Passage given:
(begin)

So what you are basically saying is that you are no longer role-playing, you are wargaming on the order of Star Fleet Battles or GDW's Imperium, just on a more detailed level.

Well, that's what TCS is for, isn't it?
 
So what you are basically saying is that you are no longer role-playing, you are wargaming on the order of Star Fleet Battles or GDW's Imperium, just on a more detailed level.
Well, that's what TCS is for, isn't it?

That was my impression. I don't see where it matters whether the poster's roleplaying or not. TCS is a Traveller supplement, certainly worthy of discussion in a Traveller forum - and it's kinda fun.
 
That was my impression. I don't see where it matters whether the poster's roleplaying or not. TCS is a Traveller supplement, certainly worthy of discussion in a Traveller forum - and it's kinda fun.

I fully agree with you here.

By the way, when you say is kinda fun, are you talking about discussing TCS or about the game/suplement itself :devil:?
 
Well, that's what TCS is for, isn't it?

I view role-playing and wargaming as two totally different types of games.

In role-playing, the players, as a group, are working to a, hopefully, common objective, in the face of obstacles or problems being presented to them by the Game Master.

In wargaming, the players are directly competing against each other, with no Game Master involved.

Solitaire wargaming is quite doable, solitaire role-playing is far more difficult. It can be done, as I have done it, but it is a lot of work.

Trillion Credit Squadron is Traveller-related and based, but is not role-playing. An individual who is commanding a Trillion Credit Fleet is not going to be off wandering the universe adventuring. For that matter, any individual commanding a military starship is not going to be off wandering around adventuring either, unless the adventures are very short. It is possible to structure an adventure for the commander of a military starship or system defense boat, but then what do you do with the rest of the players? Are they members of the crew or something else?

(end)

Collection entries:
(begin)

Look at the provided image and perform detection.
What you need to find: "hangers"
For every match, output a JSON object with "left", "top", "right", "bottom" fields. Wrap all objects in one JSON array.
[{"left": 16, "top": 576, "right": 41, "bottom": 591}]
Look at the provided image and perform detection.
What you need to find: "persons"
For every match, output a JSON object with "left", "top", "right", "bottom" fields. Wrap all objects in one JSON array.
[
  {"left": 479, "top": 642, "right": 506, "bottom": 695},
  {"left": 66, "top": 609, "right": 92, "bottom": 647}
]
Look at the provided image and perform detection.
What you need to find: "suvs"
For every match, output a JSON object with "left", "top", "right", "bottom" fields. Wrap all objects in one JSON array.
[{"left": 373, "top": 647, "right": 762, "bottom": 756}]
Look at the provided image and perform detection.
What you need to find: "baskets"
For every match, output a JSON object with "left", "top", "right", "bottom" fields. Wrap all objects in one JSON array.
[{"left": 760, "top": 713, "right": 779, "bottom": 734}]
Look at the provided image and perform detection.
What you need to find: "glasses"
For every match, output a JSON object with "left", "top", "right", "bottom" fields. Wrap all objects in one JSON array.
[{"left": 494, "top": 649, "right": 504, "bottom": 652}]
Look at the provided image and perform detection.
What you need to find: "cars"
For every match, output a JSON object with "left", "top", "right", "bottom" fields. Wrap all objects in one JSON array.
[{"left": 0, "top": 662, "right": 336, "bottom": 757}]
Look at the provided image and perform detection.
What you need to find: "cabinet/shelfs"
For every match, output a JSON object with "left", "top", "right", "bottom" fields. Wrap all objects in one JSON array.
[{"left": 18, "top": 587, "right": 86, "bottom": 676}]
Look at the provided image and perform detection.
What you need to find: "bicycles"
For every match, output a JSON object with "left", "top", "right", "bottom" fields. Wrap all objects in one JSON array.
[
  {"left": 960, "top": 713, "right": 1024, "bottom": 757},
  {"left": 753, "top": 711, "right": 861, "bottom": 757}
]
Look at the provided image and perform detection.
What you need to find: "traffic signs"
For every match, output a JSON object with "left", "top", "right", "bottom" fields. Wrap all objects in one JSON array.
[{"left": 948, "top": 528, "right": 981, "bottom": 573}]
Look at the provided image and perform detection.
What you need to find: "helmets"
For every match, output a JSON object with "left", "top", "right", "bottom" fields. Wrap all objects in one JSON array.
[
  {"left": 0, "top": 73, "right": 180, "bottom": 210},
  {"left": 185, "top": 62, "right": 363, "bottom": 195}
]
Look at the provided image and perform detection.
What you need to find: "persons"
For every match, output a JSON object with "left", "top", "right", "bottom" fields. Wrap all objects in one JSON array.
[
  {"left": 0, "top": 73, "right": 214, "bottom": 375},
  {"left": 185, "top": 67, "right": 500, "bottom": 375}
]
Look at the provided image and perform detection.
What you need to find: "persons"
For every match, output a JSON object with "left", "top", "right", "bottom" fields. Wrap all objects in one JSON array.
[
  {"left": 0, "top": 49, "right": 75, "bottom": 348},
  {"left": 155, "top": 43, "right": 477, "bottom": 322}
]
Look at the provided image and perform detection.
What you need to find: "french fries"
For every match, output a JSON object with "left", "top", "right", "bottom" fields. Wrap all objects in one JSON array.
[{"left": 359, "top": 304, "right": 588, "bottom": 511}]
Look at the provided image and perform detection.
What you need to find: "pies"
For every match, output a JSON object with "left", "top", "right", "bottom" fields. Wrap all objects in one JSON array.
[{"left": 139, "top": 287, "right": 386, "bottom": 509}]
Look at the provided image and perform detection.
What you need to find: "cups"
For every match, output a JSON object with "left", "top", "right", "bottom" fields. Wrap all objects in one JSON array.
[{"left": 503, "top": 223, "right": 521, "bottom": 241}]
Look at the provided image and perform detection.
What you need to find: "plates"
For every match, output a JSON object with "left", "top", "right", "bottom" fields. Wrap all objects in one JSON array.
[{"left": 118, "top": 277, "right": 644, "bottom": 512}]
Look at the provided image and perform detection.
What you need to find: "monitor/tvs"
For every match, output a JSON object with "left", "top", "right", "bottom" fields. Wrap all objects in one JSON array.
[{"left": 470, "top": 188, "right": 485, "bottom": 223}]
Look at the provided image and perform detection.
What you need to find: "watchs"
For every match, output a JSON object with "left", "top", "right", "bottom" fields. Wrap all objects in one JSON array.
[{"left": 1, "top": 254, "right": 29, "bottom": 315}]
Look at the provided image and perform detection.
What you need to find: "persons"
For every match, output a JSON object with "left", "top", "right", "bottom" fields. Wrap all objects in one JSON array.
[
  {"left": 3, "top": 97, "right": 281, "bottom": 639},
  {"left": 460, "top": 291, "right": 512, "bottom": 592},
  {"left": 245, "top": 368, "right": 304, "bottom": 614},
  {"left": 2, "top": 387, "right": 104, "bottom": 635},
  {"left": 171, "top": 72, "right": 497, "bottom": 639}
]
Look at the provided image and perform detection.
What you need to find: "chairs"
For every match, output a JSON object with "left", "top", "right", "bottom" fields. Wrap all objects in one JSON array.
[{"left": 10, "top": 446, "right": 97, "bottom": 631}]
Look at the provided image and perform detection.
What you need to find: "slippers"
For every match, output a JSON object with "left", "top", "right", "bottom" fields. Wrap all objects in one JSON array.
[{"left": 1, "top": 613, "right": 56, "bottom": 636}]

(end)

What is expected:
According to the forum discussion, how do the players relate to one another in wargaming?

Result below:
They compete directly against each other, with no Game Master involved.